Exercise description:
Copy all entries exactly, and wherever an entry holds a picture, leave that picture out.

Data to process:
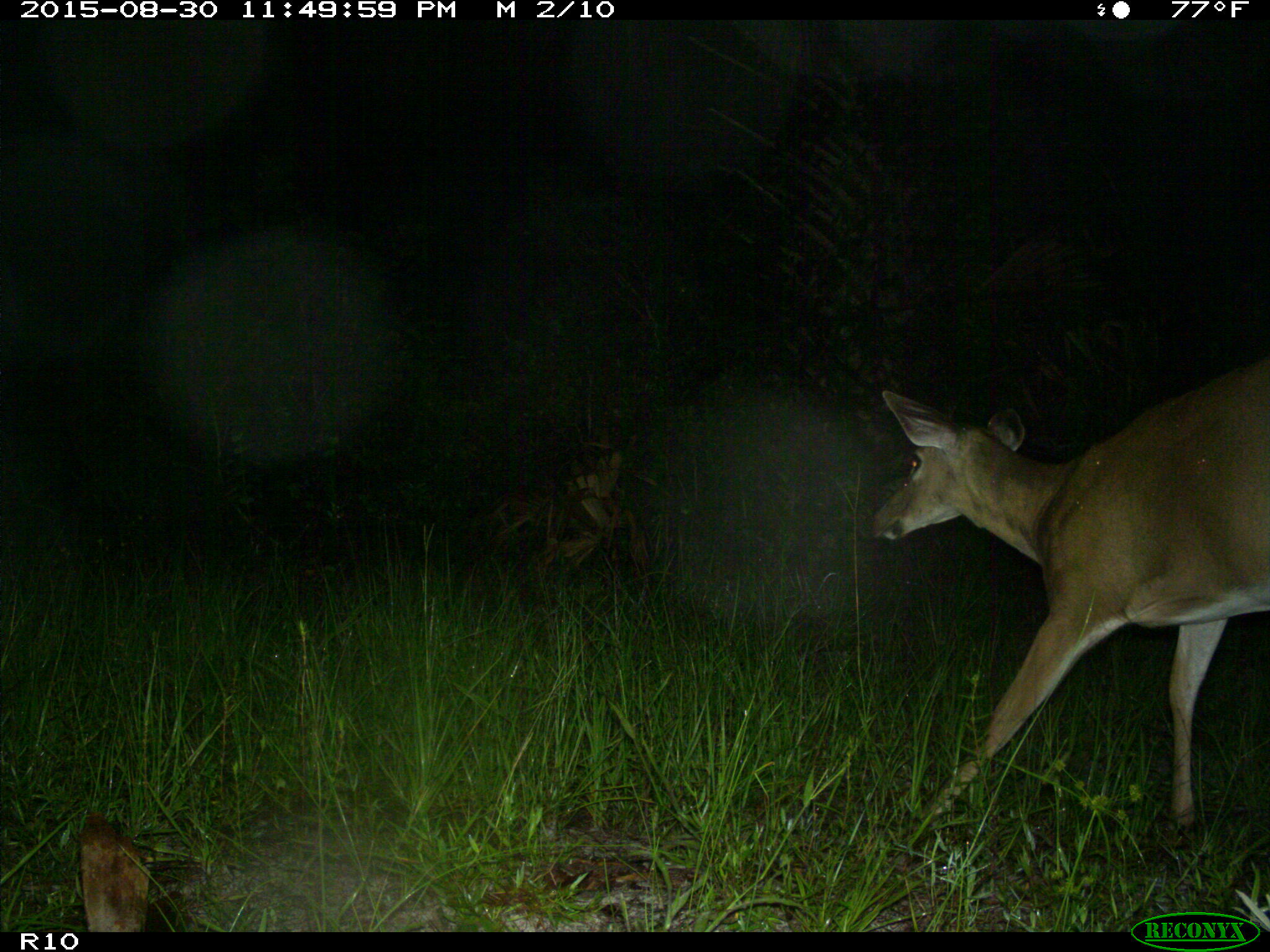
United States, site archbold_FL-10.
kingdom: Animalia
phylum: Chordata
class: Mammalia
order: Artiodactyla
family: Cervidae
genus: Odocoileus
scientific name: Odocoileus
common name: deer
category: unidentified deer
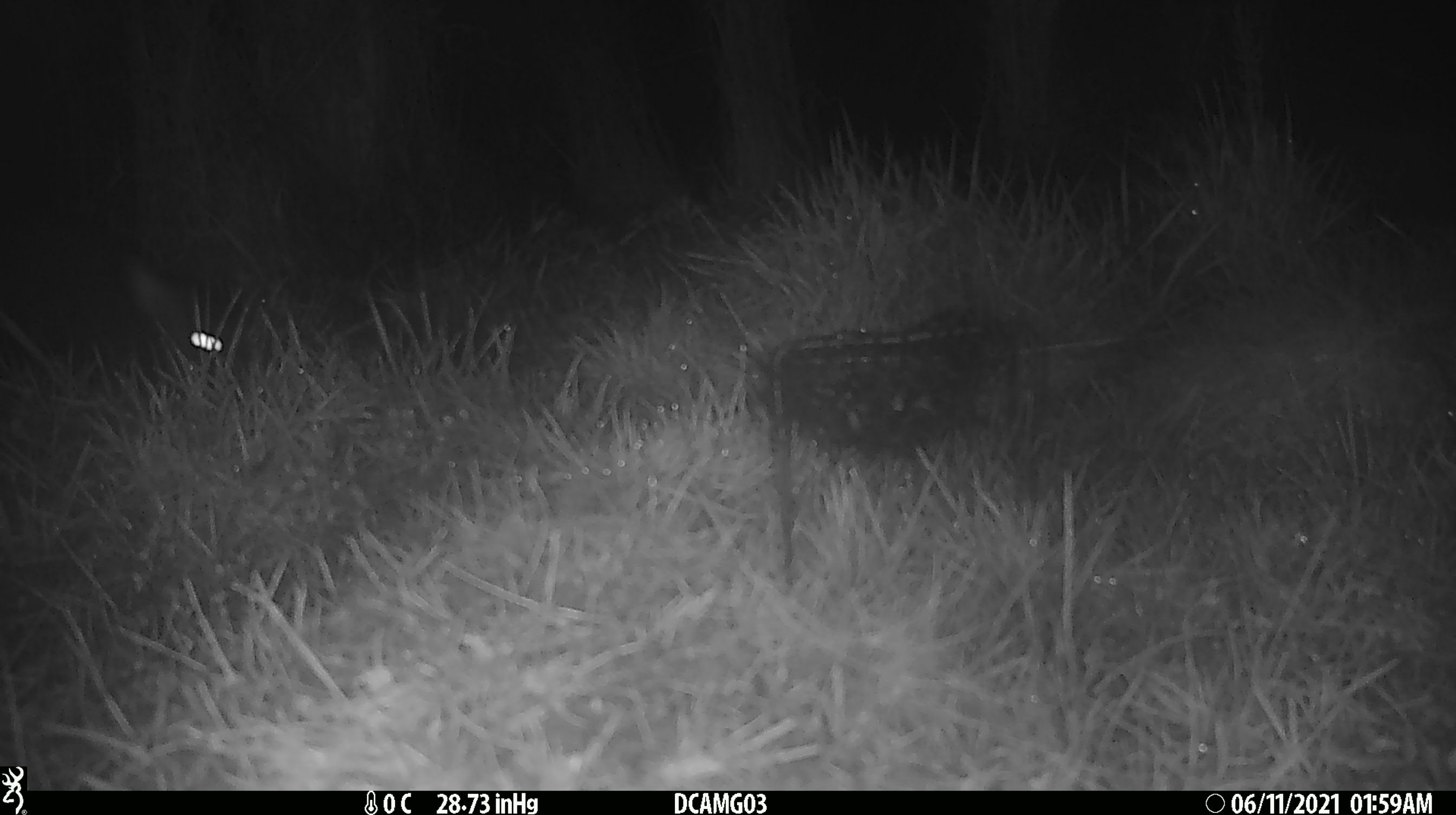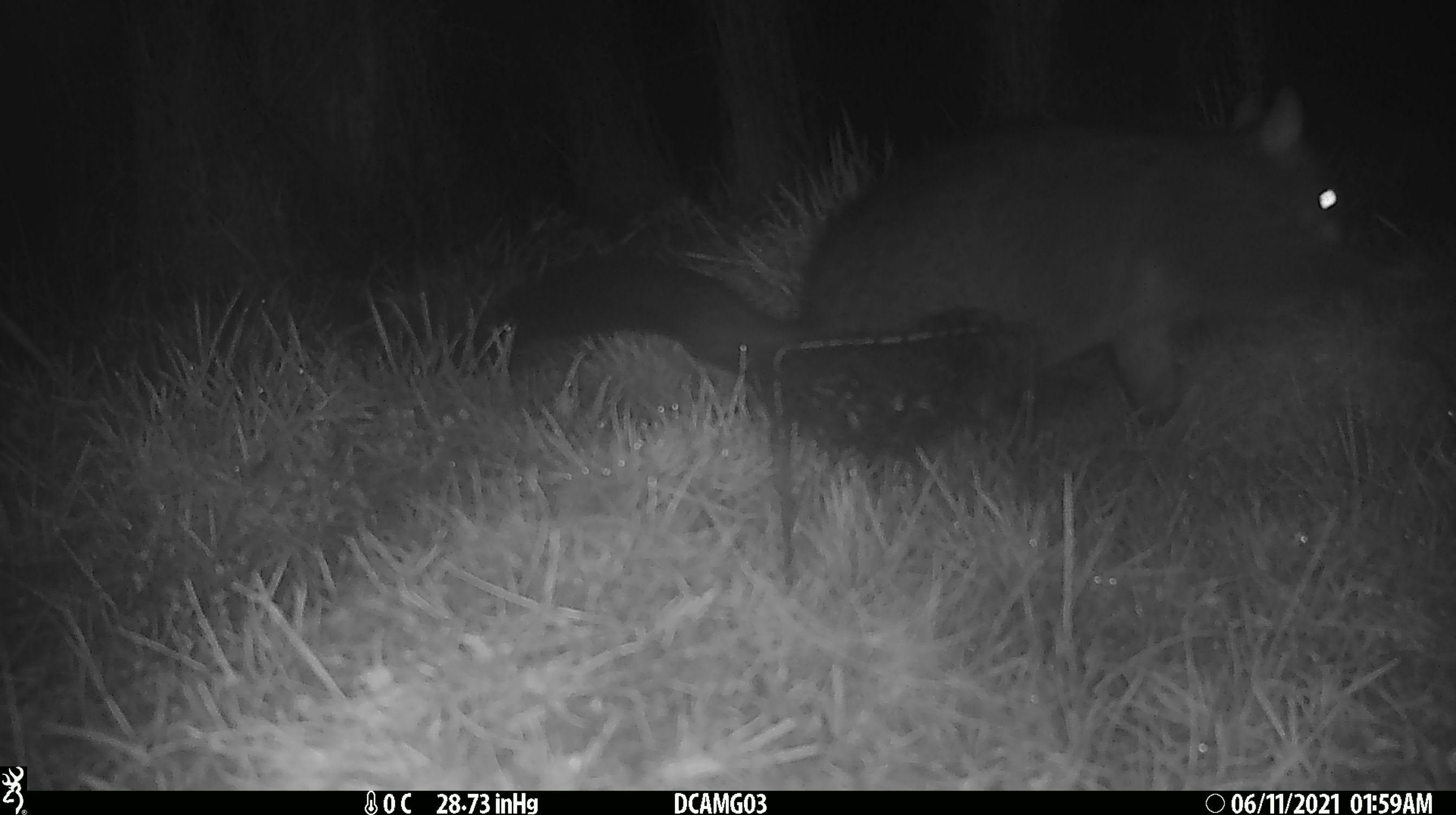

Answer box:
United States, site archbold_FL-10.
kingdom: Animalia
phylum: Chordata
class: Mammalia
order: Artiodactyla
family: Cervidae
genus: Odocoileus
scientific name: Odocoileus
common name: deer
category: unidentified deer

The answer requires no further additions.